▸ **DEINE AUFGABE**:
[1] Gib aus dem Artikel über den Fall Golovatov alles von „Die Außenminister der“ bis hinunter zu „(mehr dazu hier).“ wortgetreu wieder.
[2] Setze den Artikel über den Fall Golovatov bitte fort, und zwar im Anschluss an seinen letzten Satz.

▸ **ARTIKEL**:

Die Außenminister der drei baltischen Länder wandten sich indes mit einem Brief an die EU-Justizkommissarin Viviane Reding. Diese bestätigte die Rechtskonformität des österreichischen Vorgehens. Österreich habe das Recht, den europäischen Haftbefehl nicht umzusetzen, wenn die Tat vor der Implementierung erfolgt sei. Golovatov soll die ihm von Litauen zur Last gelegten Kriegsverbrechen 1991 begannen haben. "Rechtlich gesehen ist diese Frage völlig eindeutig", sagte Reding. "Aber wir dürfen die politische Dimension nicht vergessen", mahnte die Kommissarin (mehr dazu hier).

Angesichts der Ausweitung des Streits beschloss Österreichs Justizministerin Beatrix Karl (ÖVP) gemeinsam mit ihrem litauischen Amtskollegen Remigiusjus Simasius eine bilaterale Arbeitsgruppe zu dem Thema. Das bilaterale Treffen sei "lang und ausführlich" gewesen, verlautete aus österreichischen Verhandlungskreisen. "Es gab ein gutes Einvernehmen", hieß es weiter. Simasius wollte die Diskussion der Causa Golovatov während des Plenums des EU-Justizministerrates im polnischen Sopot am Nachmittag an.

▸ **INHALT DER AUFLISTUNG**:
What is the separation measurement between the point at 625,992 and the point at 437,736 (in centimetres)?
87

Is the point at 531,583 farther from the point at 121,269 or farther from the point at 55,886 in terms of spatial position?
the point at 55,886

▸ **ANTWORTEN**:
[1]
Die Außenminister der drei baltischen Länder wandten sich indes mit einem Brief an die EU-Justizkommissarin Viviane Reding. Diese bestätigte die Rechtskonformität des österreichischen Vorgehens. Österreich habe das Recht, den europäischen Haftbefehl nicht umzusetzen, wenn die Tat vor der Implementierung erfolgt sei. Golovatov soll die ihm von Litauen zur Last gelegten Kriegsverbrechen 1991 begannen haben. "Rechtlich gesehen ist diese Frage völlig eindeutig", sagte Reding. "Aber wir dürfen die politische Dimension nicht vergessen", mahnte die Kommissarin (mehr dazu hier).

[2]
Lettische Protestnote

Der lettische Präsident Andris Berzins verkündete indes während eines Besuches in Litauen die Überreichung einer Protestnote. Der APA vorliegenden Informationen zufolge hatte der genannte Termin von Botschafterin Hermine Popeller bei Außenminister Girts Valdis Kristovskis zu diesem Zeitpunkt allerdings noch nicht stattgefunden. Sein Land verstehe die Situation "ganz genau". Er unterstütze auch persönlich "voll und ganz" die Position und die Haltung Litauens, sagte das neue Staatsoberhaupt laut der Nachrichtenagentur BNS. Seine Gastgeberin, Litauens Staatspräsidentin Dalia Grybauskaite, dankte ihrem Amtskollegen ausdrücklich für das dadurch erwiesene Verständnis und die Solidarität mit ihrem Land.

Auch die Präsidentin des litauischen Parlaments (Seimas), Irena Degutiene, drückte am Dienstag dem lettischem Präsidenten Dankbarkeit für die Unterstützung im Streit mit Österreich aus. "Das ist sehr wichtig für uns und es ist auch wichtig für die Zukunft der Europäischen Union", sagte Degutiene laut der lettischen Nachrichtenagentur LETA. Dieser Schritt würde unter anderem die "Bruderschaft und Einigkeit unserer Nationen" betonen, so die Parlamentspräsidentin.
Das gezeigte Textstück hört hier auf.